Etwa 20 Minuten später erreichte die Superzelle die belgisch-französische Grenze. Der Tornado entstand unterhalb der Superzelle und begann höchstwahrscheinlich kurz danach im Bereich der französischen Ortschaft Longwy. Der Wirbel zog dann mit seiner höchsten Intensität zwischen 17.30 und 17.50 Uhr über Petingen und Niederkerschen hinweg.

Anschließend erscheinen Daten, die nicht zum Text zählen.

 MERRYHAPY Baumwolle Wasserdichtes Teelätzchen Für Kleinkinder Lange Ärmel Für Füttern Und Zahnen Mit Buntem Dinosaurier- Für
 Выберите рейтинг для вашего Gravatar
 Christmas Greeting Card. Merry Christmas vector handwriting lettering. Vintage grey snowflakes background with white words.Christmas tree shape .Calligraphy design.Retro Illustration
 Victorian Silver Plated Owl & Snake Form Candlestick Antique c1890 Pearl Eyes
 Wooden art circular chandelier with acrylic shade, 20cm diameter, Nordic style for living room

Anschließend schwächte sich der Tornado allmählich ab und löste sich auf. Rotation war jedoch weiterhin gegen 17.55 Uhr in etwa 900 Metern Höhe nahe Luxemburg-Stadt vorhanden. Ein Glücksfall war laut Mathias der Umstand, dass sich genau in der Zugspur des Tornados in Rodange eine Wetterstation von Kachelmannwetter befand.

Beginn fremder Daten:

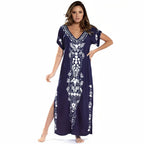 Robe avec fente pour la plage, style ethnique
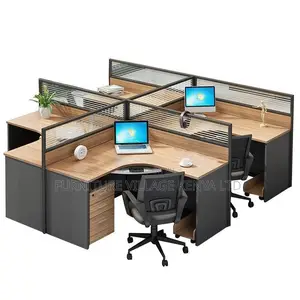Office Workstations| 4-seater Brown Workstation| With Drawers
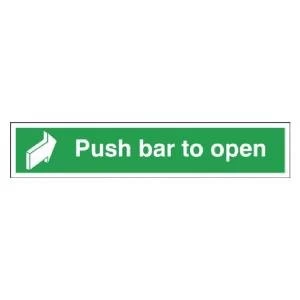 Image of Safety Sign Push Bar to Open 75x600mm Self-Adhesive E14CS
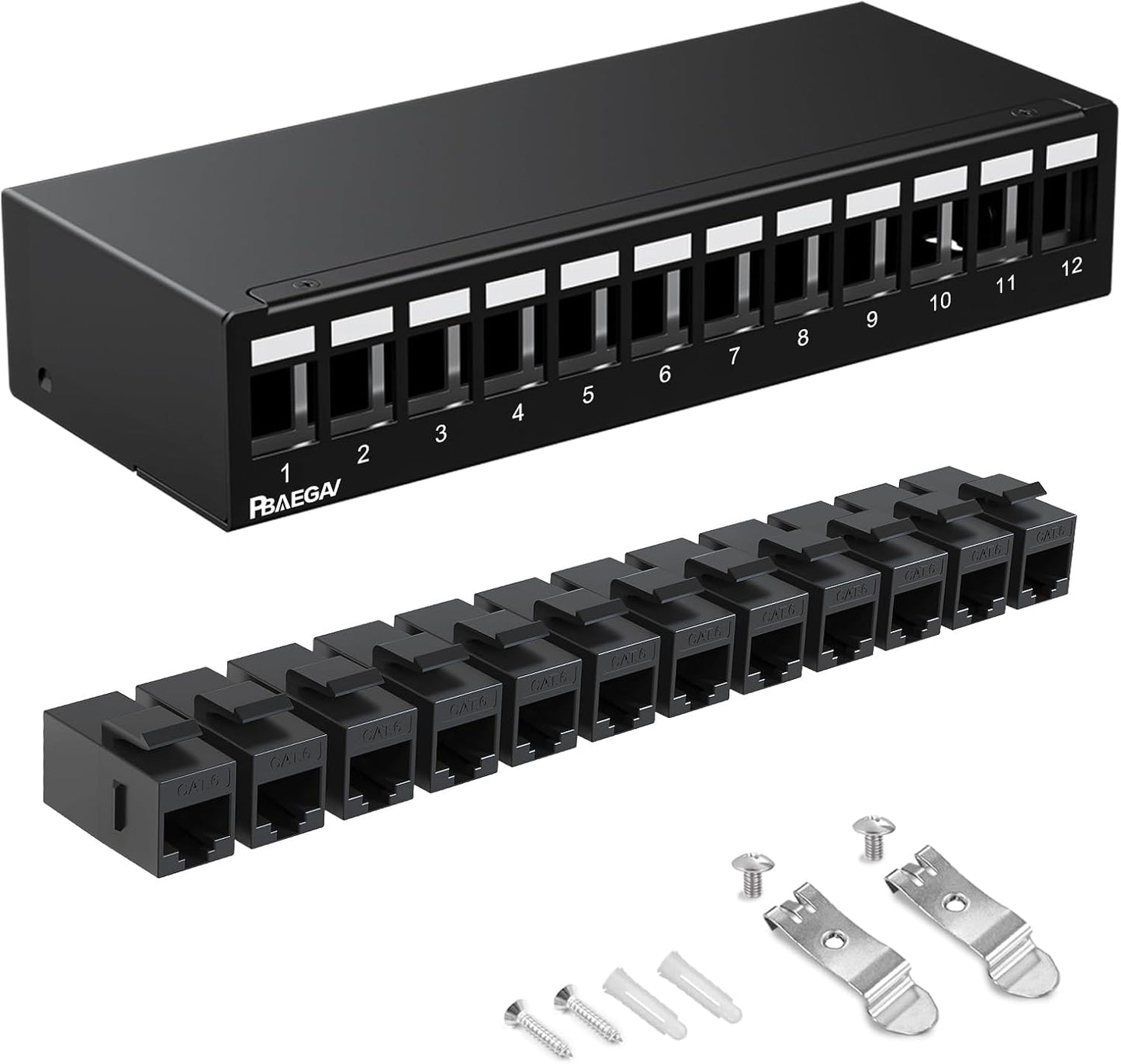 12 Port Patch Panel with Cat6 Keystone Jacks for Efficient Networking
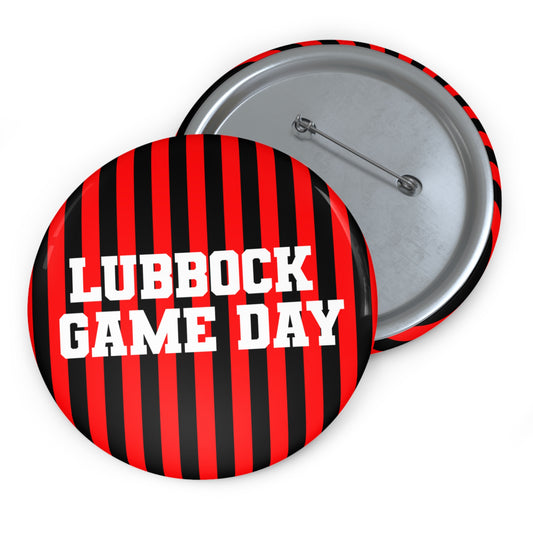 Game Day Pin Button — "Lubbock Game Day" Red & Black Striped Team Button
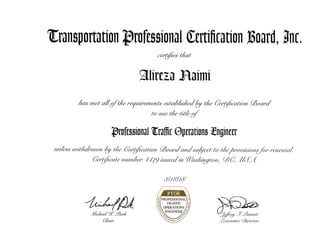 PTOE License - Alireza Naimi #4419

„Das war schon ein glücklicher Zufall, allerdings hatte der Tornado dort noch nicht seine Maximalstärke erreicht. Gemessen wurde dort eine Spitzenwindgeschwindigkeit von 128 km/h. Auch ein markanter Luftdruckabfall sowie das abrupte Wechseln der Windrichtung konnten erfasst werden.“
Mehrere Wirbel
Die zurückgelegte Distanz des Tornados betrug gemäß der Analyse von Mathias rund 20 Kilometer. Der Sturm selbst bewegte sich mit einer Geschwindigkeit von 60 bis 70 km/h. Zudem handelte es sich um einen sogenannten Multivortex-Tornado mit mehreren Wirbeln. „Der Tornado besaß eine relativ breite Zirkulation mit mehreren Subwirbeln, die um oder innerhalb des Hauptwirbels kreisen. Das war gut auf einzelnen Videos zu erkennen. Deshalb war die Schadensspur auch dementsprechend breit“, so Mathias.
Zwar kann man Wetterlagen erkennen, welche einen Tornado möglich machen. Eine genaue Vorhersage ist aber nicht möglich. „Man kann in dem Fall ein gewisses Tornadorisiko berechnen, dies gilt aber nur für relativ großflächige Gebiete“, so Mathias. „Eine ortsgenaue Vorhersage bleibt aber weiterhin ein Ding der Unmöglichkeit.“Immerhin aber, so der Meteorologe, habe man beim Tornado voriges Jahr das Unwetterpotential erkannt und am frühen Nachmittag eine orange Gewitterwarnung veröffentlicht.